Header image  
private investigators specializing in the forensic imaging and analysis of digital media  
    HOME   |  
"When do I need computer forensic services?"

The short answer is, " Any time the information recovered is or is likely to become an issue in civil or criminal litigation." 

This is the core of the difference between computer forensics and data recovery:  Data recovery is a strictly technical task - all that the client cares about is having access to the files in question.  A computer forensic examination is an investigation - the examiner's report documenting what was found and where is every bit as important to the client as the recovered material.  Further, the examiner must be qualified, willing, and prepared to testify under oath in a court of law as to his or her findings.
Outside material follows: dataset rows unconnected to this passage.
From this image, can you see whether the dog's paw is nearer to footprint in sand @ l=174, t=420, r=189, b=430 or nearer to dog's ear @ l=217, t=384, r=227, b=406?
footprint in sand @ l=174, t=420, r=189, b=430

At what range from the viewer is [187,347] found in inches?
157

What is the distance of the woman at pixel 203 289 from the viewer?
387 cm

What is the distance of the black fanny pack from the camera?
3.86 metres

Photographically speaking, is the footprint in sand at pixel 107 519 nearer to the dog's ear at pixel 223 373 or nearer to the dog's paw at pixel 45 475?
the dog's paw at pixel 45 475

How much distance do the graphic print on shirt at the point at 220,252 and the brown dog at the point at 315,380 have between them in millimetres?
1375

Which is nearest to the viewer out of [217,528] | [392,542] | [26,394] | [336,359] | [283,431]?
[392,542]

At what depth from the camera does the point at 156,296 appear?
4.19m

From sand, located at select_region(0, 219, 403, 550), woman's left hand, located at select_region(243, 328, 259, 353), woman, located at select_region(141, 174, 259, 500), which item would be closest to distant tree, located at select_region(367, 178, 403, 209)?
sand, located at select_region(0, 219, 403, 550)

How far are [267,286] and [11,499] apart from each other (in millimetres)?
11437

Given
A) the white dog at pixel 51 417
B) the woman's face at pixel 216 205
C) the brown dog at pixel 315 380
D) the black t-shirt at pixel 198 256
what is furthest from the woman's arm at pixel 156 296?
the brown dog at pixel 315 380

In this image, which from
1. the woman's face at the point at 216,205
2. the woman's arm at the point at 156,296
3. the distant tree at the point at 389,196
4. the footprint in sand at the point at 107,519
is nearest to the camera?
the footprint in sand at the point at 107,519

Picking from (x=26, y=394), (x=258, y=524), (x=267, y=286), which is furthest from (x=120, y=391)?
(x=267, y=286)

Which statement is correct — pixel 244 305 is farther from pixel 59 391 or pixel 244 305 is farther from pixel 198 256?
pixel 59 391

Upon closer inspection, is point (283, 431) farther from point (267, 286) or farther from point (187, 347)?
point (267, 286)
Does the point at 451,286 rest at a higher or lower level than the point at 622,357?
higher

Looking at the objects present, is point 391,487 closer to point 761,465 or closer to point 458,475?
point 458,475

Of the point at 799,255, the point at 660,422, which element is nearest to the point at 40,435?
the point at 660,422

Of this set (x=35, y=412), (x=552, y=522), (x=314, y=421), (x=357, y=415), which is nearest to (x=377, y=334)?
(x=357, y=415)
Nearly anyone can get into a computer system and click around, looking at documents, browsing files, and running applications.  He or she may find exactly what they are looking for; the "smoking gun" that proves or disproves an issue.  A technically savvy person may even be able to recover deleted or hidden files.

If this is within your skill level and your only purpose is to confront a person or persons with evidence of their activities (or lack thereof), this may be sufficient.  However, if there is any chance that the matter may become the subject of litigation, either civil or criminal, any information so recovered has little or no value as evidence.  It's not evidence until the judge admits it, and opposing counsel can easily (and, very likely, successfully) challenge its admission at trial.  

To assure admissibility, the court must be confident that the person recovering the evidence is impartial and that the proceedures used maintainted the integrity of the evidence.  The recovery process must be documented and replicable.  Each step taken must be in accordance with established best practices such that another competent examiner can duplicate the results.  

The field of computer forensics lies where information technology and criminal investigation intersect, and the examiner must be trained in both areas. In-house information technology professionals, technically proficient as they may be, are not necessarily competent to undertake computer forensic examinations unless they have additional training and experience in the identification and handling of potential evidence.  Police officers, private investigators, and security professionals, competent as they may be, are not necessarily capable of conducting computer forensic examinations unless they have additional training and experience in the mechanics and file system structures of digital storage devices.  The computer forensic examiner must possess both sets of skills.